The merge tap happened at 2026-05-28. Sonnet had drafted an article titled “The backtick that could run anything: hardening AppleScript shell…” — a colon-space sitting right in the middle of the YAML value, unquoted. The frontmatter parser didn't complain at write time. It failed at read time, when the pipeline tried to consume the file downstream. The colon is a YAML key-value delimiter. The title had become two fields. Neither was the title.
That was the first failure.
The second came thirty seconds later. CJ tapped merge immediately after publish. The bash polling loop ran gh pr checks 38. GitHub Actions hadn't dispatched yet. gh returned exit code 1 with empty stdout — no checks running, no checks pending, just nothing — and the loop interpreted silence as failure. It bailed.
Two bugs. Neither had appeared in any prior test run, because no prior test run had used a real Sonnet-generated title and no prior test run had tapped merge that fast. Both had been present in the code for weeks.
The context
dvlaw is the pipeline that sits behind this site's publishing workflow. A draft enters, automated stages process it, the .mdx file lands in the repo. By B8b, the pipeline could receive a ship instruction via Telegram, run the full chain, open a PR, and notify back. B8b was the first time all of that happened in sequence, live, against a real article.
Integration tests are not the same as first ship. This is the receipt for learning that again.
Bug one: YAML frontmatter and the colon it can't hold
The drafter stage — Sonnet, generating the article content — had no constraint on title format. Sonnet writes good titles. It also writes titles with colons, because colons are natural punctuation in English prose. “The backtick that could run anything: hardening AppleScript shell” is a reasonable title. It is not a reasonable unquoted YAML string.
Unquoted YAML interprets the first colon-space sequence in a scalar as a key separator. The frontmatter block for that article would have parsed as something like:
title: The backtick that could run anything
hardening AppleScript shell…: ~
The second field is junk. The title is truncated. Anything downstream consuming title gets half a sentence.
The fix is tagged B4-yaml-quote-title. It normalises frontmatter at write time rather than relying on the author (human or model) to quote correctly. String fields that need quoting get it before the file is committed. Title and excerpt are the two fields most likely to contain colons or em-dashes; both are now always emitted double-quoted.
The trade-off: double-quoting everything means any literal double-quote inside a title needs escaping. Acceptable. Unquoted colons failing silently at runtime is not.
Out of scope: validating every YAML field type. The fix targets the fields the drafter generates. Schema validation for the full frontmatter block is a separate concern.

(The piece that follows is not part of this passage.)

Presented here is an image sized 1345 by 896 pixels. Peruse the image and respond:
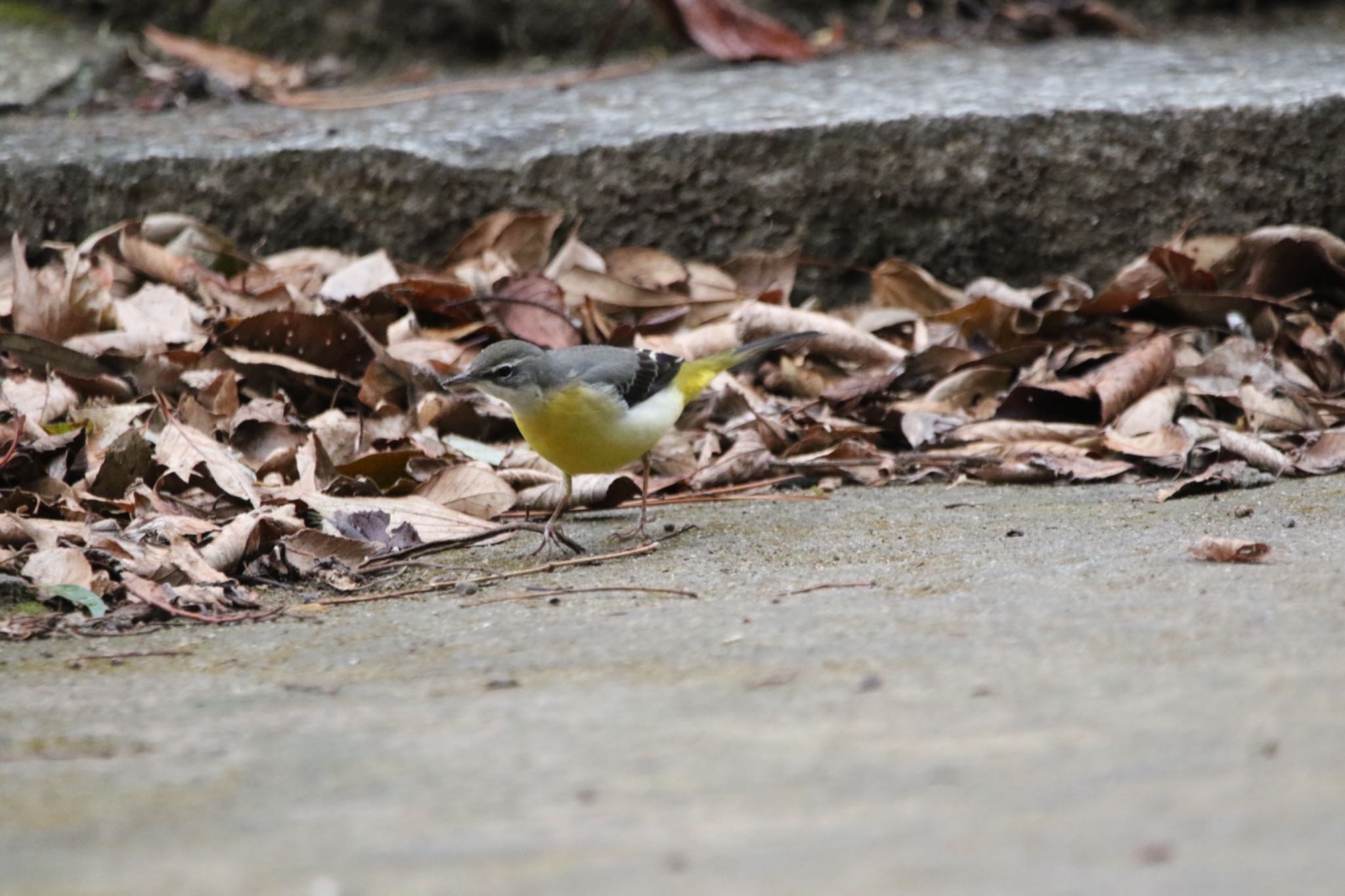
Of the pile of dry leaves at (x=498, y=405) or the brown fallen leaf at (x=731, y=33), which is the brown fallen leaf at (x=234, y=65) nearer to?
the pile of dry leaves at (x=498, y=405)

Bug two: CI hasn't started yet
The merge bash loop had one job: poll gh pr checks <PR number> until all checks passed, then proceed. The assumption baked into it was that by the time a human tapped merge, GitHub Actions had already dispatched. That assumption held in every manual test, because manual tests involve reading, thinking, scrolling — ten to thirty seconds of latency between PR open and merge tap.
B8b eliminated that latency. The pipeline opened the PR and notified via Telegram in one step. CJ tapped merge from the notification. The round-trip was fast enough that gh pr checks 38 ran before Actions had queued anything.
gh pr checks with no checks present returns exit code 1 and empty stdout. The polling loop's logic treated non-zero exit as “checks failed” and bailed. It had no handling for the “checks haven't started” state, because that state had never been observed before.
The fix — tagged B8c-merge-bash-no-checks — adds a pre-poll wait and distinguishes between empty stdout (CI not started) and non-zero exit with actual check results (CI failed). If stdout is empty on the first poll, the loop sleeps and retries rather than treating absence as failure. The distinction is not complicated. It required observing the failure mode to know it needed making.
The trade-off: the added wait extends the polling loop's minimum runtime. Acceptable. The alternative is a false failure on every fast merge.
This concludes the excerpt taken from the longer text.